Spatial relation data:
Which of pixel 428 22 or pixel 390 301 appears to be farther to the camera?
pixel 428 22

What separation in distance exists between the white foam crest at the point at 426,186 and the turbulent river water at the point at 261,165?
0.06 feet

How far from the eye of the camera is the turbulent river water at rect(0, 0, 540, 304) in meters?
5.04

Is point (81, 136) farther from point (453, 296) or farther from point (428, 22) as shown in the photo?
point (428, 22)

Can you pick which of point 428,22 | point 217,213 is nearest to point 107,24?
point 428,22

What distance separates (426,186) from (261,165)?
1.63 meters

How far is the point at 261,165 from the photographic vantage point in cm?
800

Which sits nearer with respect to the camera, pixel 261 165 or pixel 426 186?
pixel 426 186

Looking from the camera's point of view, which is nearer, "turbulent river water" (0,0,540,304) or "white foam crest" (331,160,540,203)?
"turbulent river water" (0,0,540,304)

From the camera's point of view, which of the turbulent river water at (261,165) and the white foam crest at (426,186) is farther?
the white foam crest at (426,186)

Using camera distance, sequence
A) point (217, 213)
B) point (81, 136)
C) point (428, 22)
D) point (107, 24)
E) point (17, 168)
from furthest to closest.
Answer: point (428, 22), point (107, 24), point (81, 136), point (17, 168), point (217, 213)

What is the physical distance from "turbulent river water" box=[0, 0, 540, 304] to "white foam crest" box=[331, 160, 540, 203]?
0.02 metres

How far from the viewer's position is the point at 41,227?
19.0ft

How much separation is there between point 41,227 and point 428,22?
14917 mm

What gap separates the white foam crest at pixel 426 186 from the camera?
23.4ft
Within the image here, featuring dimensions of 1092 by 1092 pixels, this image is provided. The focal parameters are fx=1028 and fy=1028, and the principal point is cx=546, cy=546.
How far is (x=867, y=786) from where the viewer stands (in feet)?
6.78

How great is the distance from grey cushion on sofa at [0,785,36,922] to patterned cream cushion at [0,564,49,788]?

> [DIRECTION]: Repeat the material in full, exactly as it stands.

> [COMPLETED TASK]:
Which of pixel 428 22 or pixel 390 301 appears to be farther to the camera?
pixel 428 22

What separation in distance exists between the white foam crest at the point at 426,186 and the turbulent river water at the point at 261,165?
0.06 feet

How far from the eye of the camera is the turbulent river water at rect(0, 0, 540, 304) in meters?
5.04

Is point (81, 136) farther from point (453, 296) or farther from point (428, 22) as shown in the photo?
point (428, 22)

Can you pick which of point 428,22 | point 217,213 is nearest to point 107,24?
point 428,22

What distance separates (426,186) from (261,165)?
1.63 meters

How far is the point at 261,165 from the photographic vantage point in cm?
800

Which sits nearer with respect to the camera, pixel 261 165 or pixel 426 186?
pixel 426 186

Looking from the camera's point of view, which is nearer, "turbulent river water" (0,0,540,304) or "white foam crest" (331,160,540,203)?
"turbulent river water" (0,0,540,304)

From the camera's point of view, which of the turbulent river water at (261,165) and the white foam crest at (426,186) is farther?
the white foam crest at (426,186)

Using camera distance, sequence
A) point (217, 213)
B) point (81, 136)
C) point (428, 22)
D) point (107, 24)
E) point (17, 168)
from furthest to closest.
Answer: point (428, 22), point (107, 24), point (81, 136), point (17, 168), point (217, 213)

What is the physical distance from "turbulent river water" box=[0, 0, 540, 304] to "white foam crest" box=[331, 160, 540, 203]?
0.02 metres

How far from the viewer's position is the point at 41,227?
19.0ft

How much separation is there between point 41,227 and point 428,22?
14917 mm

What gap separates the white foam crest at pixel 426 186 from the camera?
23.4ft
Within the image here, featuring dimensions of 1092 by 1092 pixels, this image is provided. The focal parameters are fx=1028 and fy=1028, and the principal point is cx=546, cy=546.
How far is (x=867, y=786) from where the viewer stands (in feet)?
6.78

How great is the distance from grey cushion on sofa at [0,785,36,922] to patterned cream cushion at [0,564,49,788]?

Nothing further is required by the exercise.